*EXCERPTED PASSAGE*:
#####

Part 6: Exercise – Fuzz a Different Parser
In this exercise I suggest you target mime_disposition_new from mailscanner and go through the full process:
reverse-engineer it, fill in the harness skeleton, add some starter seeds, fuzz it, and analyze the results.
You’re welcome to try a different function, but this one seems similar to the one we already fuzzed so it shouldn’t be as difficult to get started with.
Background
mime_disposition_new parses Content-Disposition headers such as:
attachment; filename="document.pdf"
inline; filename="image.png"
Step 1: Find the symbols
Before you begin, you should be in
/home/cisco/guides/day-2/exerciseand you should run./setup_exercise.sh.
nm -D mailscanner.so | grep mime_disposition
Note down the parse (*_new) and destroy symbol names.
Step 2: Figure out the function signature
Read the disassembly of the function:
r2 -e asm.bytes=0 -a x86 -b 32 -qc 'aaa; s sym.mime_disposition_new; pdf' mailscanner.so
It’s also worth taking a look in Ghidra at the pseudocode/disasssembly for a clearer picture.
How many arguments? What types? How does it compare the the functions we’ve already looked at?
Also confirm there’s a _destroy function you’ll need to call after each iteration.
Step 3: Fill in the harness
A fuzzer skeleton is at harness_exercise.c with four TODOs:
- Function pointer type definitions (argument types)
dlsymsymbol names- Call the parse function with the right arguments
- Call destroy on the result
Refer to ../harness/harness_ct.c for the pattern.
Step 4: Create seeds
Create some seeds in ./corpus_exercise/. At least have one named attachment.txt that uses the attachment syntax.
If you really don’t feel like making a realistic seed, just echo whatever > corpus_exercise/attachment.txt
Step 5: Create a dictionary
Similar to Step 5, you can probably look up some examples of Content-Disposition headers online and get some ideas of tokens that would be good to include.
If you found some, add each one like:
"some token here"
"another\x0d\x0atoken here"
"last token"
to the dict/disposition.dict file.

#####

*STATED PROBLEM 1*:
Summarize the fuzzing exercise in two sentences.
*STATED PROBLEM 2*:
Pick up the fuzzing exercise after its final line about the dictionary file and write the next part.

*DATA EXTRACT*:
#####

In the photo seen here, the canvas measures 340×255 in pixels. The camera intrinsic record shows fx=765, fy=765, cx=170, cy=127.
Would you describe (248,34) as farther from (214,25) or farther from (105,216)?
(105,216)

#####

*EXERCISE OUTPUT 1*:
The exercise has the reader fuzz mime_disposition_new from mailscanner, a parser for Content-Disposition headers, by reverse-engineering it, filling in a harness skeleton, adding starter seeds, fuzzing it, and analyzing the results. The steps are: find the parse and destroy symbols with nm; work out the function signature from the disassembly in r2 or Ghidra; complete the four TODOs in harness_exercise.c; create seeds in ./corpus_exercise/, including one named attachment.txt; and add tokens to the dict/disposition.dict file.

*EXERCISE OUTPUT 2*:
Step 6: Compile and test
./setup_exercise.sh # You should have already run this
clang -m32 -g -O2 -o harness_exercise harness_exercise.c -ldl
./harness_exercise corpus_exercise/attachment.txt # MAKE SURE you have made a corpus_exercise/attachment.txt first
echo $? # should be 0
AFL_QEMU_INST_RANGES=0x40001000-0x40002000,0x08048000-0x082da000 \
afl-showmap -Q -o /dev/null -- ./harness_exercise corpus_exercise/attachment.txt
echo $? # should be 0
Step 7: Fuzz
First, if you didn’t create a dict/disposition.dict in Step 5, remove the appropriate line from
run_fuzz_exercise.sh and from the afl-fuzz command-line below.
./run_fuzz_exercise.sh
Or manually:
AFL_QEMU_INST_RANGES=0x40001000-0x40002000,0x08048000-0x082da000 \
afl-fuzz -Q -c 0 \
-i corpus_exercise \
-o findings_exercise \
-x dict/disposition.dict \
-t 500 -m none -V 300 \
-- ./harness_exercise @@
Step 8: Analyze
After 5 minutes:
- What did you speed look like?
- How many corpus items did AFL find?
- Any crashes?
If you found crashes, reproduce them:
AFL_QEMU_INST_RANGES=0x40001000-0x40002000,0x08048000-0x082da000 \
afl-showmap -Q -o /dev/null -- ./harness_exercise findings_exercise/default/crashes/id:000000,...
Also try reproducing them with GDB attached!
Going further
Feel free to apply what we learned about fuzzing Qdecode and mime_content_new_from_string in previous pages to enhance and optimize your fuzzer!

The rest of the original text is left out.